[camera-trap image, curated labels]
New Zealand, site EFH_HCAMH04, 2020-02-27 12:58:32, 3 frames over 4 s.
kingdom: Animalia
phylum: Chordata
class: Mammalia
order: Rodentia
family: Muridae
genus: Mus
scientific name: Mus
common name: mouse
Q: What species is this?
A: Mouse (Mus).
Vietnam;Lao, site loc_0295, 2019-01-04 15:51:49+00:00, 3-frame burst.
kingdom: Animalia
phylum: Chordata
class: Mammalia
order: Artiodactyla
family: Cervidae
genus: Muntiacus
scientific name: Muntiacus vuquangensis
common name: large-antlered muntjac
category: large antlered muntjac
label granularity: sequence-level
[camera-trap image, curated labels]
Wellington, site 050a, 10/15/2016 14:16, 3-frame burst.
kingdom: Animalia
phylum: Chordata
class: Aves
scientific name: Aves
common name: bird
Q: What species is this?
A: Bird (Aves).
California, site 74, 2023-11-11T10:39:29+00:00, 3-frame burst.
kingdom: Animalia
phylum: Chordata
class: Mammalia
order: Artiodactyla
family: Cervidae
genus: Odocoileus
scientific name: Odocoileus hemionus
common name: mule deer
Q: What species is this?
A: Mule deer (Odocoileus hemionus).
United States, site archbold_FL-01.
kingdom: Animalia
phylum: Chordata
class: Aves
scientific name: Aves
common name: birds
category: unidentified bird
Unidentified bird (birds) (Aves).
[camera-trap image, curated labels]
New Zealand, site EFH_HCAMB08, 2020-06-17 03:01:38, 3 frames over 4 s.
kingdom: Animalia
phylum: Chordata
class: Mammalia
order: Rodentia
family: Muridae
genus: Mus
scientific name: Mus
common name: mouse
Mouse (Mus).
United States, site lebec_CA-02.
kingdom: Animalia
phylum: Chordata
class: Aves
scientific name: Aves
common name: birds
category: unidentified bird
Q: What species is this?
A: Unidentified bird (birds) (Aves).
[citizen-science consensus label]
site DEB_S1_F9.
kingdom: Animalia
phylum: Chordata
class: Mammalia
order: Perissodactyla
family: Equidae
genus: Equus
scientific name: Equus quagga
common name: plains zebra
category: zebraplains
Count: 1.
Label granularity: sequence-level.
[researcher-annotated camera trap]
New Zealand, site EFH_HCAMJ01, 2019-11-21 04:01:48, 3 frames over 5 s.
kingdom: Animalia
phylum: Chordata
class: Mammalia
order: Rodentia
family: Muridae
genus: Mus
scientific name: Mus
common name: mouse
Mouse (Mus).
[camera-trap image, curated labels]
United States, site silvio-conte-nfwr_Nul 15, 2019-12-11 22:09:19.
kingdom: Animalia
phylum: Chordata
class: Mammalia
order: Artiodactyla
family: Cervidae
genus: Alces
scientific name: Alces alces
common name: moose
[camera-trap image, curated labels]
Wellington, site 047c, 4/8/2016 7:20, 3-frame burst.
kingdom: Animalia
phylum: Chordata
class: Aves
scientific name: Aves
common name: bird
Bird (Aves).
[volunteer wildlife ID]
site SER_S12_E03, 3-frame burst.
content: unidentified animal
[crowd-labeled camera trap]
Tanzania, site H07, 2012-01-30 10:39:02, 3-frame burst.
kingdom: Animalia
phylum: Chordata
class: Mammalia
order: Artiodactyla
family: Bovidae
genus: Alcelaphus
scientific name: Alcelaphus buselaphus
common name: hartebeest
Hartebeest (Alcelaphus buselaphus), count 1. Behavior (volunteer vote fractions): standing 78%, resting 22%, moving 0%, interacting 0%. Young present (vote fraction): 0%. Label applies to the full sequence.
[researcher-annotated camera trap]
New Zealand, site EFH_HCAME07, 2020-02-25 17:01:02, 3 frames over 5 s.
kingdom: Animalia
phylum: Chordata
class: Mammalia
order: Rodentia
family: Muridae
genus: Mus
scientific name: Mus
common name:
+---+
* **Exercise description**:
What is needed is each line of the data, printed exactly.

* **Exercise output**:
[camera-trap image, curated labels]
New Zealand, site EFH_HCAMH04, 2020-02-27 12:58:32, 3 frames over 4 s.
kingdom: Animalia
phylum: Chordata
class: Mammalia
order: Rodentia
family: Muridae
genus: Mus
scientific name: Mus
common name: mouse
Q: What species is this?
A: Mouse (Mus).
Vietnam;Lao, site loc_0295, 2019-01-04 15:51:49+00:00, 3-frame burst.
kingdom: Animalia
phylum: Chordata
class: Mammalia
order: Artiodactyla
family: Cervidae
genus: Muntiacus
scientific name: Muntiacus vuquangensis
common name: large-antlered muntjac
category: large antlered muntjac
label granularity: sequence-level
[camera-trap image, curated labels]
Wellington, site 050a, 10/15/2016 14:16, 3-frame burst.
kingdom: Animalia
phylum: Chordata
class: Aves
scientific name: Aves
common name: bird
Q: What species is this?
A: Bird (Aves).
California, site 74, 2023-11-11T10:39:29+00:00, 3-frame burst.
kingdom: Animalia
phylum: Chordata
class: Mammalia
order: Artiodactyla
family: Cervidae
genus: Odocoileus
scientific name: Odocoileus hemionus
common name: mule deer
Q: What species is this?
A: Mule deer (Odocoileus hemionus).
United States, site archbold_FL-01.
kingdom: Animalia
phylum: Chordata
class: Aves
scientific name: Aves
common name: birds
category: unidentified bird
Unidentified bird (birds) (Aves).
[camera-trap image, curated labels]
New Zealand, site EFH_HCAMB08, 2020-06-17 03:01:38, 3 frames over 4 s.
kingdom: Animalia
phylum: Chordata
class: Mammalia
order: Rodentia
family: Muridae
genus: Mus
scientific name: Mus
common name: mouse
Mouse (Mus).
United States, site lebec_CA-02.
kingdom: Animalia
phylum: Chordata
class: Aves
scientific name: Aves
common name: birds
category: unidentified bird
Q: What species is this?
A: Unidentified bird (birds) (Aves).
[citizen-science consensus label]
site DEB_S1_F9.
kingdom: Animalia
phylum: Chordata
class: Mammalia
order: Perissodactyla
family: Equidae
genus: Equus
scientific name: Equus quagga
common name: plains zebra
category: zebraplains
Count: 1.
Label granularity: sequence-level.
[researcher-annotated camera trap]
New Zealand, site EFH_HCAMJ01, 2019-11-21 04:01:48, 3 frames over 5 s.
kingdom: Animalia
phylum: Chordata
class: Mammalia
order: Rodentia
family: Muridae
genus: Mus
scientific name: Mus
common name: mouse
Mouse (Mus).
[camera-trap image, curated labels]
United States, site silvio-conte-nfwr_Nul 15, 2019-12-11 22:09:19.
kingdom: Animalia
phylum: Chordata
class: Mammalia
order: Artiodactyla
family: Cervidae
genus: Alces
scientific name: Alces alces
common name: moose
[camera-trap image, curated labels]
Wellington, site 047c, 4/8/2016 7:20, 3-frame burst.
kingdom: Animalia
phylum: Chordata
class: Aves
scientific name: Aves
common name: bird
Bird (Aves).
[volunteer wildlife ID]
site SER_S12_E03, 3-frame burst.
content: unidentified animal
[crowd-labeled camera trap]
Tanzania, site H07, 2012-01-30 10:39:02, 3-frame burst.
kingdom: Animalia
phylum: Chordata
class: Mammalia
order: Artiodactyla
family: Bovidae
genus: Alcelaphus
scientific name: Alcelaphus buselaphus
common name: hartebeest
Hartebeest (Alcelaphus buselaphus), count 1. Behavior (volunteer vote fractions): standing 78%, resting 22%, moving 0%, interacting 0%. Young present (vote fraction): 0%. Label applies to the full sequence.
[researcher-annotated camera trap]
New Zealand, site EFH_HCAME07, 2020-02-25 17:01:02, 3 frames over 5 s.
kingdom: Animalia
phylum: Chordata
class: Mammalia
order: Rodentia
family: Muridae
genus: Mus
scientific name: Mus
common name:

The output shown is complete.